En application des dispositions de l'article 696 du code de procédure civile, Mme [M] succombant principalement en ses demandes, il convient de la condamner aux dépens d'appel.

Les chefs de la décision entreprise relatifs aux dépens et à l'indemnité procédurale sont confirmés.
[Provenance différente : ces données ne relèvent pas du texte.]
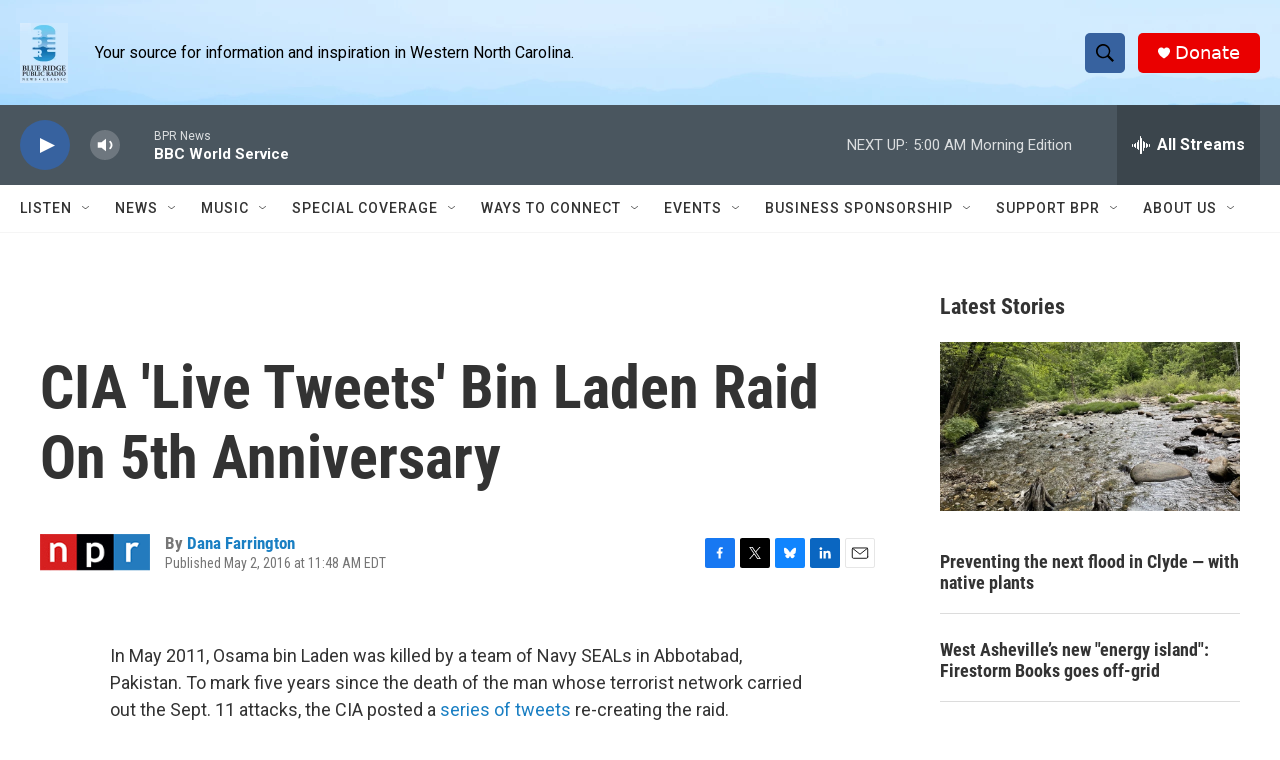

--- FILE ---
content_type: text/html; charset=utf-8
request_url: https://www.google.com/recaptcha/api2/aframe
body_size: 268
content:
<!DOCTYPE HTML><html><head><meta http-equiv="content-type" content="text/html; charset=UTF-8"></head><body><script nonce="5X-gBPp_NzOVXcDLnJlggQ">/** Anti-fraud and anti-abuse applications only. See google.com/recaptcha */ try{var clients={'sodar':'https://pagead2.googlesyndication.com/pagead/sodar?'};window.addEventListener("message",function(a){try{if(a.source===window.parent){var b=JSON.parse(a.data);var c=clients[b['id']];if(c){var d=document.createElement('img');d.src=c+b['params']+'&rc='+(localStorage.getItem("rc::a")?sessionStorage.getItem("rc::b"):"");window.document.body.appendChild(d);sessionStorage.setItem("rc::e",parseInt(sessionStorage.getItem("rc::e")||0)+1);localStorage.setItem("rc::h",'1766553891651');}}}catch(b){}});window.parent.postMessage("_grecaptcha_ready", "*");}catch(b){}</script></body></html>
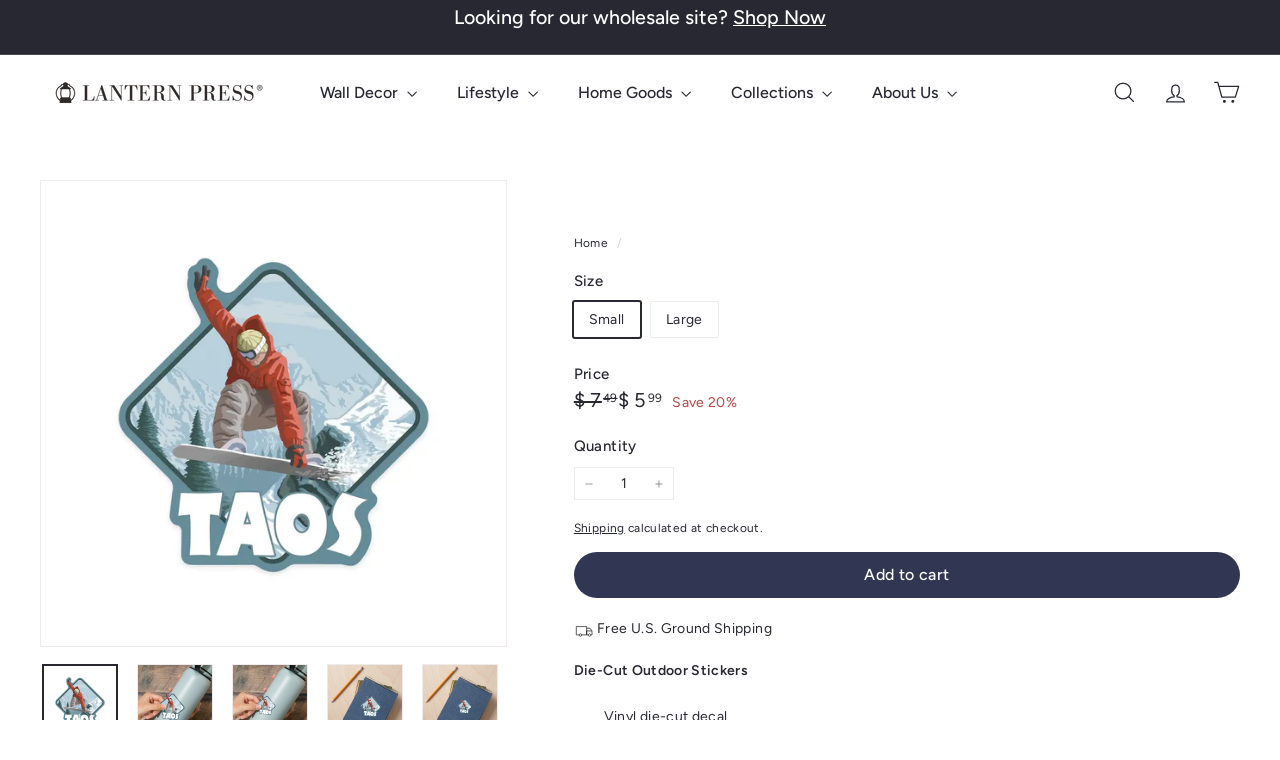

--- FILE ---
content_type: text/javascript
request_url: https://lanternpress.com/cdn/shop/t/27/assets/product-loader.aio.min.js?v=2378545147019159061768246989
body_size: -584
content:
/*
Generated time: January 12, 2026 19:42
This file was created by the app developer. Feel free to contact the original developer with any questions. It was minified (compressed) by AVADA. AVADA do NOT own this script.
*/
let loadedProducts=new Map;async function loadProduct(o){var t;if(o)return loadedProducts.has(o)?loadedProducts.get(o):(t=await getProductJSON(`products/${o}.js`),loadedProducts.set(o,t),t);throw new Error("The handle of the product is required before product can be loaded")}async function getProductJSON(o){var t=await fetch(""+window.Shopify.routes.root+o);if(t.ok)return t.json();throw new Error("Failed to fetch data from endpoint: "+o)}export{loadProduct,getProductJSON};

--- FILE ---
content_type: text/javascript
request_url: https://lanternpress.com/cdn/shop/t/27/assets/section-password-header.aio.min.js?v=82455547176776240771768247002
body_size: -504
content:
/*
Generated time: January 12, 2026 19:42
This file was created by the app developer. Feel free to contact the original developer with any questions. It was minified (compressed) by AVADA. AVADA do NOT own this script.
*/
import Modals from"@archetype-themes/modules/modal";class PasswordHeader extends HTMLElement{constructor(){var e;super(),this.sectionId=this.getAttribute("data-section-id"),document.querySelector("#LoginModal")&&(e=new Modals("LoginModal","login-modal",{focusIdOnOpen:"password",solid:!0}),document.querySelectorAll(".errors").length)&&e.open()}}customElements.define("password-header",PasswordHeader);

--- FILE ---
content_type: text/javascript
request_url: https://lanternpress.com/cdn/shop/t/27/assets/tool-tip-trigger.aio.min.js?v=25541875068789892991768247011
body_size: -316
content:
/*
Generated time: January 12, 2026 19:42
This file was created by the app developer. Feel free to contact the original developer with any questions. It was minified (compressed) by AVADA. AVADA do NOT own this script.
*/
import{debounce}from"@archetype-themes/utils/utils";class ToolTipTrigger extends HTMLElement{constructor(){super(),(this.el=this).toolTipContent=this.querySelector("[data-tool-tip-trigger-content]"),this.trigger=this.dataset.toolTip.includes("Quick")?this.el.closest("[data-product-grid-item]"):this.el,this.init()}init(){let e=new CustomEvent("tooltip:open",{detail:{context:this.dataset.toolTip,content:this.toolTipContent?.innerHTML,tool_tip_classes:this.dataset.toolTipClasses},bubbles:!0}),i=new CustomEvent("tooltip:interact",{detail:{context:this.dataset.toolTip,content:this.toolTipContent?.innerHTML,tool_tip_classes:this.dataset.toolTipClasses},bubbles:!0});var t=debounce(500,t=>{t.stopPropagation(),this.dispatchEvent(i)},!0),o=debounce(500,t=>{t.stopPropagation(),this.dispatchEvent(i)});this.trigger.addEventListener("mouseover",t),this.trigger.addEventListener("focusin",o),this.el.addEventListener("click",t=>{t.stopPropagation(),this.dispatchEvent(e)})}}customElements.define("tool-tip-trigger",ToolTipTrigger);

--- FILE ---
content_type: text/javascript
request_url: https://lanternpress.com/cdn/shop/t/27/assets/gift-card-recipient-form.aio.min.js?v=154386541246732005201768246973
body_size: -159
content:
/*
Generated time: January 12, 2026 19:42
This file was created by the app developer. Feel free to contact the original developer with any questions. It was minified (compressed) by AVADA. AVADA do NOT own this script.
*/
import{EVENTS}from"@archetype-themes/utils/events";class GiftCardRecipientForm extends HTMLElement{constructor(){super(),this.checkboxInput=this.querySelector(".recipient-form__checkbox"),this.emailInput=this.querySelector(".recipient-form__email"),this.nameInput=this.querySelector(".recipient-form__name"),this.messageInput=this.querySelector(".recipient-form__message"),this.dateInput=this.querySelector(".recipient-form__date"),this.addEventListener("change",()=>this.onChange()),this.recipientFields=this.querySelector(".recipient-fields"),this.checkboxInput.addEventListener("change",()=>{this.recipientFields.style.display=this.checkboxInput.checked?"block":"none"})}connectedCallback(){this.abortController=new AbortController,document.addEventListener(EVENTS.ajaxProductError,e=>{e.target.querySelector('[name="id"]').value===this.dataset.productVariantId&&this.displayErrorMessage(e.detail.errorMessage)},{signal:this.abortController.signal}),document.addEventListener(EVENTS.ajaxProductAdded,e=>{e.target.querySelector('[name="id"]').value===this.dataset.productVariantId&&(this.clearInputFields(),this.clearErrorMessage())},{signal:this.abortController.signal})}disconnectedCallback(){this.abortController.abort()}onChange(){this.checkboxInput.checked||(this.clearInputFields(),this.clearErrorMessage())}clearInputFields(){for(var e of this.querySelectorAll(".field__input"))e.value=""}displayErrorMessage(e){if(this.clearErrorMessage(),e)return Object.entries(e).forEach(([e])=>{e=this[e+"Input"];e&&(e.setAttribute("aria-invalid",!0),e.classList.add("field__input--error"))})}clearErrorMessage(){for(var e of this.querySelectorAll(".field__input"))e.setAttribute("aria-invalid",!1),e.removeAttribute("aria-describedby"),e.classList.remove("field__input--error")}}customElements.define("gift-card-recipient-form",GiftCardRecipientForm);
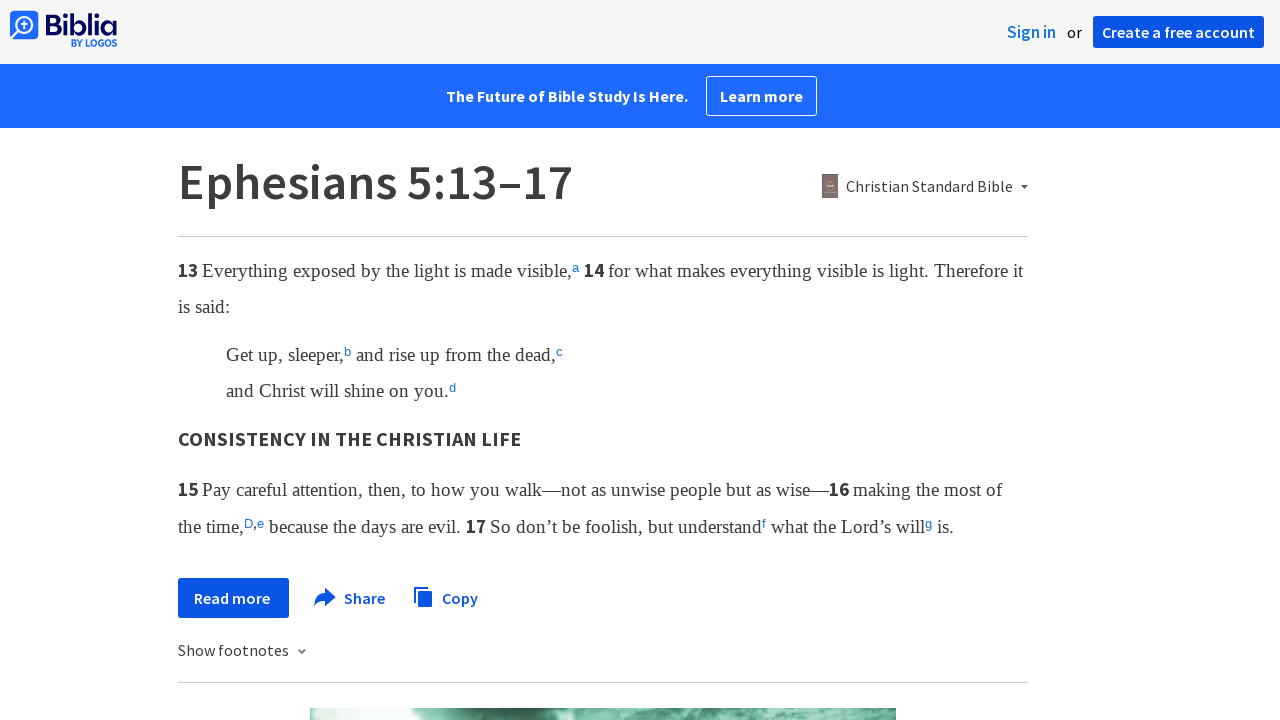

--- FILE ---
content_type: text/html; charset=utf-8
request_url: https://www.google.com/recaptcha/api2/aframe
body_size: 268
content:
<!DOCTYPE HTML><html><head><meta http-equiv="content-type" content="text/html; charset=UTF-8"></head><body><script nonce="0890qBlbZl3LoKMQ2vzjvA">/** Anti-fraud and anti-abuse applications only. See google.com/recaptcha */ try{var clients={'sodar':'https://pagead2.googlesyndication.com/pagead/sodar?'};window.addEventListener("message",function(a){try{if(a.source===window.parent){var b=JSON.parse(a.data);var c=clients[b['id']];if(c){var d=document.createElement('img');d.src=c+b['params']+'&rc='+(localStorage.getItem("rc::a")?sessionStorage.getItem("rc::b"):"");window.document.body.appendChild(d);sessionStorage.setItem("rc::e",parseInt(sessionStorage.getItem("rc::e")||0)+1);localStorage.setItem("rc::h",'1768891297039');}}}catch(b){}});window.parent.postMessage("_grecaptcha_ready", "*");}catch(b){}</script></body></html>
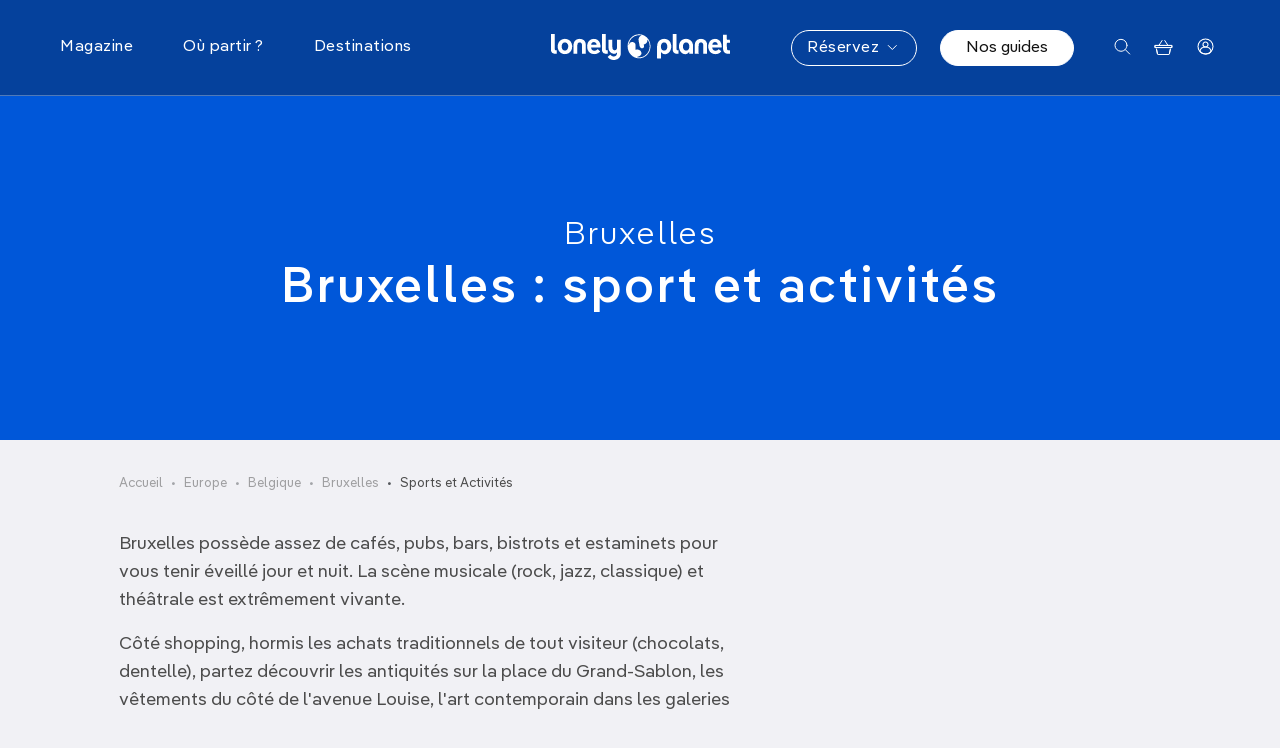

--- FILE ---
content_type: image/svg+xml
request_url: https://www.lonelyplanet.fr/sites/all/assets/prothis/images/icon-arrow-right-2.b7a16e03.svg
body_size: 608
content:
<svg xmlns="http://www.w3.org/2000/svg" width="31" height="31" fill="none">
  <circle cx="15.5" cy="15.5" r="15" stroke="#0057d9"/>
  <g fill="#0057d9" transform="translate(.625 .977)">
    <path d="M14 13.773a.75.75 0 0 0 0 1.5zm6.53 1.28a.75.75 0 0 0 0-1.06L15.757 9.22a.75.75 0 1 0-1.06 1.06l4.242 4.243-4.242 4.243a.75.75 0 0 0 1.06 1.06zm-6.53.22h6v-1.5h-6z"/>
    <circle cx="10" cy="14.523" r="1"/>
  </g>
</svg>
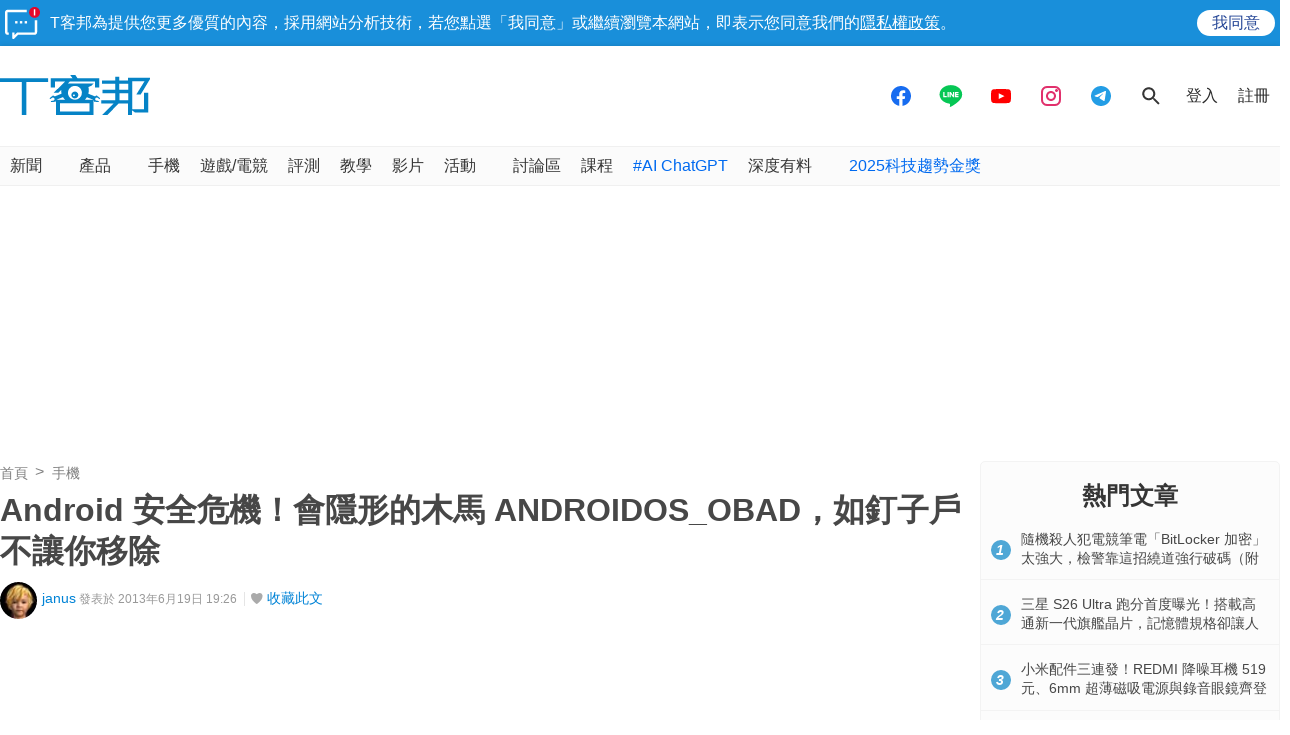

--- FILE ---
content_type: text/html; charset=utf-8
request_url: https://sync.aralego.com/idRequest?
body_size: 99
content:
{"uid":"082311e9-5b9f-39a4-9c85-ba71c301d20c"}

--- FILE ---
content_type: text/html; charset=utf-8
request_url: https://www.google.com/recaptcha/api2/aframe
body_size: 269
content:
<!DOCTYPE HTML><html><head><meta http-equiv="content-type" content="text/html; charset=UTF-8"></head><body><script nonce="youXWZDcAjlQxnGmxrT-XQ">/** Anti-fraud and anti-abuse applications only. See google.com/recaptcha */ try{var clients={'sodar':'https://pagead2.googlesyndication.com/pagead/sodar?'};window.addEventListener("message",function(a){try{if(a.source===window.parent){var b=JSON.parse(a.data);var c=clients[b['id']];if(c){var d=document.createElement('img');d.src=c+b['params']+'&rc='+(localStorage.getItem("rc::a")?sessionStorage.getItem("rc::b"):"");window.document.body.appendChild(d);sessionStorage.setItem("rc::e",parseInt(sessionStorage.getItem("rc::e")||0)+1);localStorage.setItem("rc::h",'1768876421459');}}}catch(b){}});window.parent.postMessage("_grecaptcha_ready", "*");}catch(b){}</script></body></html>

--- FILE ---
content_type: application/javascript; charset=utf-8
request_url: https://fundingchoicesmessages.google.com/f/AGSKWxW6xvu7dfeDz0l3haQpQBnMI717msDWI5gJnwK-g5529yo-kgDJ2Jv8X0zl0sTPVHRm3V4I0XOeWMa8jQjThfgclgQAKVwkM8KOzn6gjGQZjjc57MJUKdhNC1xRKVs8G7D23y7qqWNd0kNAJIyEsWZUFB4UwdKNJOMblxDnY_2ZFTZyfGHETD8ziUig/_-google-ads-/downads./yahoofeedproxy.-460x68./adlargefooter2.
body_size: -1290
content:
window['a0c1459e-06bb-466c-9129-f8f8e75893c8'] = true;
Mme [M] supportant la charge des dépens, il convient de la condamner à payer à chacune des sociétés Erisport et Fidexepertise une indemnité de procédure et, en outre, de la débouter de sa demande à ce titre.

PAR CES MOTIFS'

CONFIRME le jugement entrepris en ce qu'il a':

- débouté Mme [M] de ses demandes de nullité évoquées in limine litis';

- débouté Mme [H] de sa demande en paiement des sommes de 59'311,53 euros et de 35'122,01 euros';

- débouté Mme [M] de sa demande de dommages et intérêts pour procédure abusive ;

- mis hors de cause la société Fiduciaire national d'expertise comptable';

- condamné Mme [M] aux dépens';

- et condamné Mme [M] à payer aux sociétés Erisport et Fiduciaire national d'expertise comptable des indemnités sur le fondement de l'article 700 du code de procédure civile';

L'infirme pour le surplus,

Statuant à nouveau des chefs infirmés et y ajoutant,

REJETTE la fin de non-recevoir tirée de la prescription soulevée par Mme [M]';

CONDAMNE condamner Mme [M] à payer à la société Erisport la somme de 74'797, 46 euros au titre du solde débiteur de son compte courant d'associé, avec intérêts au taux légal à compter du 29 mars 2019';

DIT n'y avoir lieu de condamner Mme [M] au paiement d'une amende civile';

CONDAMNE Mme [M] aux dépens d'appel';

CONDAMNE Mme [M] à payer à la société Fiduciaire national d'expertise comptable la somme de 3'000 euros sur le fondement de l'article 700 du code de procédure civile';

CONDAMNE Mme [M] à payer à la société Erisport la somme de 3'000 euros sur le fondement de l'article 700 du code de procédure civile';

REJETTE la demande d'indemnité procédurale formée par Mme [M].